◆ **Supplied passage**:
Human learners inherently continue learning after training and can become more proficient in task performance due to experience on-the-job. Certain professions require learners to initiate recurrent or refresher training, as skill-decay can occur over time. For agent learners, continuous learning is a design choice.

An advantage of online learning is that the learner can continuously adapt to evolving environments, beyond the scope that may have been taken into account during training. However compared to a training environment, agents in operational environments may not be permitted to make critical mistakes and may require adherence to safety constraints. Techniques such as safe reinforcement learning addresses this issue [28].

A possible downside is that validated performance cannot be guaranteed any longer. For instance, continuous optimization on certain aspects of a task could lead to decreased performance on other aspects. This is known as the stability-plasticity problem in learning algorithms where plasticity is required to integrate new skills, but also stability to retain existing skills [29]. Similar to human learners, recurrent training and validation can be used to ensure the retention of skills.

◆ **Stored data**:
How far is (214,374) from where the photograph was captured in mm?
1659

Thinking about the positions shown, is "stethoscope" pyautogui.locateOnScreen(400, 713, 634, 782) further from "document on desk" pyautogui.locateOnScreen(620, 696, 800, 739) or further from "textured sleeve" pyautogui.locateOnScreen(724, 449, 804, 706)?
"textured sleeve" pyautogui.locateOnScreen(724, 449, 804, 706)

◆ **Exercise requirements**:
1 > Quote every sentence of the continuous learning passage that contains the word "learning" itself (not "learner" or "learners").
2 > Extend the continuous learning passage with the text that comes after its final sentence.
The listing plays no part in the work asked here.

◆ **Results**:
1 >
Human learners inherently continue learning after training and can become more proficient in task performance due to experience on-the-job.
For agent learners, continuous learning is a design choice.
An advantage of online learning is that the learner can continuously adapt to evolving environments, beyond the scope that may have been taken into account during training.
Techniques such as safe reinforcement learning addresses this issue [28].
This is known as the stability-plasticity problem in learning algorithms where plasticity is required to integrate new skills, but also stability to retain existing skills [29].

2 >
4 Adaptive Instructional System for Learner Agents

In this section we zoom in on the training system that is central to Fig. 1 and present it as an adaptive instructional system (AIS). For professional training of human learners, AISs are becoming more in demand, due to the availability of high fidelity simulation-based training environments and the trend towards more personalized training to suit the needs of individual learners. In this section we explore the application of the AIS concept to agent (cf. computational) learners, as opposed to human learners. First, we present the definitions for the components of an AIS that we use in this section.

4.1 Defining the Components of an AIS

Adaptive instructional systems are often characterized by four functional components [30]. Although the exact division of functions and responsibilities of these components and their interactions varies from system to system, we use the following descriptions:

  1. 1.

    Domain Model: defines the task objectives and the domain (expert) knowledge on the task to be learned, such as the skills, knowledge or problem-solving strategies. Besides information on what has to be learned, it provides a performance standard: metrics or indicators that can be used to judge the learner’s performance and progress with respect to the task.

  2. 2.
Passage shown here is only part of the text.